Resource output includes an objects table when resource object files exist.

inspect --json

inspect returns the most complete workspace explanation. Use it when tooling needs dependencies, consumers, runtime status, and optional resolution traces:

{
  "workspace": "/workspace",
  "documents": [],
  "runtime": { "status": "available" },
  "diagnostics": [],
  "schemas": [],
  "resources": [],
  "variables": [],
  "qualifiers": [],
  "lint_rules": [],
  "lint_authorities": [],
  "linters": []
}

Selected variables, resources, qualifiers, and schemas include dependencies, consumers, and diagnostics. When --context is supplied, selected variables and qualifiers can include trace.

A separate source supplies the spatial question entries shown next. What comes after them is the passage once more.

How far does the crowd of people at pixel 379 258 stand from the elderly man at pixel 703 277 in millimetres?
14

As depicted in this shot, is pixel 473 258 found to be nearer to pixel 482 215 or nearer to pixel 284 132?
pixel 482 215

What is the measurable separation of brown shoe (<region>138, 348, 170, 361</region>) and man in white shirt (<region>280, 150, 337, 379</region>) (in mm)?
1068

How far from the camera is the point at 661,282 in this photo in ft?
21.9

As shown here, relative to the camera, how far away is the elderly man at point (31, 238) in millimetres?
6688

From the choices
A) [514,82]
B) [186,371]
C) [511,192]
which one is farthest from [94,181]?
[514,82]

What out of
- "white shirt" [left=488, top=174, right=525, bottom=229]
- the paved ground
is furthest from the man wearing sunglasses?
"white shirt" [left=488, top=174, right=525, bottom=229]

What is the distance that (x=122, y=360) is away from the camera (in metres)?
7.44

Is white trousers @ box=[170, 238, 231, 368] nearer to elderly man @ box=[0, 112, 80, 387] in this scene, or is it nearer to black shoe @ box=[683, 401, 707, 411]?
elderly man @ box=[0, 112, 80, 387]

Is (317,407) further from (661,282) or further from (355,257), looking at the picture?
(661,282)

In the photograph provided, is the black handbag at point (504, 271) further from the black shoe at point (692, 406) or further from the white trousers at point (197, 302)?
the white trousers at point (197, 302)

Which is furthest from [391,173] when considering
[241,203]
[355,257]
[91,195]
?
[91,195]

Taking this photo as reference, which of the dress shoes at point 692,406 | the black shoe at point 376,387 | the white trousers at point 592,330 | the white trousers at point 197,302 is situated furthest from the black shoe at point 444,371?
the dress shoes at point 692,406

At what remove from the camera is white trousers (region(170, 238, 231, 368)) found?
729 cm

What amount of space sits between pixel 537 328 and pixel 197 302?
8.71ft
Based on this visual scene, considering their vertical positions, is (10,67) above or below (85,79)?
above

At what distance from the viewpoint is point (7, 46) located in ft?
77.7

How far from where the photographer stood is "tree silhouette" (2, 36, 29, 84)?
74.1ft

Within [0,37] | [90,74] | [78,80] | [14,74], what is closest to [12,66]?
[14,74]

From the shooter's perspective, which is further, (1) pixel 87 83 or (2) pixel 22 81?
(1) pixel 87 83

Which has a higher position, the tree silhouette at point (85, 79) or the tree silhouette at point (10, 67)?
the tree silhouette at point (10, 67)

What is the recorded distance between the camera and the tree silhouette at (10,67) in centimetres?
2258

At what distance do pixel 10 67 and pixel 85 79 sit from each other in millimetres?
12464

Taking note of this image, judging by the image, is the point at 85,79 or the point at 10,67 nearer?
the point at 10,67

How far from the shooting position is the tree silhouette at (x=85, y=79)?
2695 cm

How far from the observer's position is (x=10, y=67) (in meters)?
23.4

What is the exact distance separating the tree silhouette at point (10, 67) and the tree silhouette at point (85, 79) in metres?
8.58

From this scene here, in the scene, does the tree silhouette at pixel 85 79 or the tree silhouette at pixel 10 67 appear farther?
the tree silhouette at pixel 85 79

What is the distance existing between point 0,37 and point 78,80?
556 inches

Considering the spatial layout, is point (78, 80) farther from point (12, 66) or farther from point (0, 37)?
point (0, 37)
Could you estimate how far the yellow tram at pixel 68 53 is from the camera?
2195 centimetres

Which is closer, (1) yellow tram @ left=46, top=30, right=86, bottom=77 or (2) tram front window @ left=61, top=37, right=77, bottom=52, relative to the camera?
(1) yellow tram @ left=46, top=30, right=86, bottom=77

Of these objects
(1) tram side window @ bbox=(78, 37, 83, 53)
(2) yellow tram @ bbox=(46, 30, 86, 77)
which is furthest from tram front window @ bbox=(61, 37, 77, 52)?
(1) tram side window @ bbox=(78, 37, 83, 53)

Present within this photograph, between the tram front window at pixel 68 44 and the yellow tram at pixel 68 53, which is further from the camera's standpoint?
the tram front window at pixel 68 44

runtime.status is available when the workspace compiles into a runtime model. Otherwise it is unavailable with a reason.

resolve --json

{
  "workspace": "/workspace",
  "variables": [],
  "qualifiers": []
}

Use resolve --json when automation needs to know what value or qualifier result rototo selected. See reference-resolution-output for the trace fields.

docs --json

rototo docs --json lists navigation sections. This is mainly for docs publishers and tools that need to mirror the bundled docs order:

{
  "sections": [
    {
      "title": "Reference",
      "pages": [
        { "id": "reference-workspace-layout", "title": "Workspace Layout" }
      ]
    }
  ]
}

rototo docs -p <page> --json returns page metadata and Markdown. docs -s returns search hits with page ids, line numbers, and match spans.

fixtures --json

fixtures --json reports the fixture generation result. Use it when CI or scaffolding tools need to know which fixture files were written. The generated files are TOML fixtures under the directory passed with --out.

Error Output

Command-line parse errors and runtime errors are printed to stderr and return a non-zero exit code. They are not wrapped in the command's JSON success shape.

When automation needs structured lint failures, prefer rototo lint --json over parsing stderr from a failed command.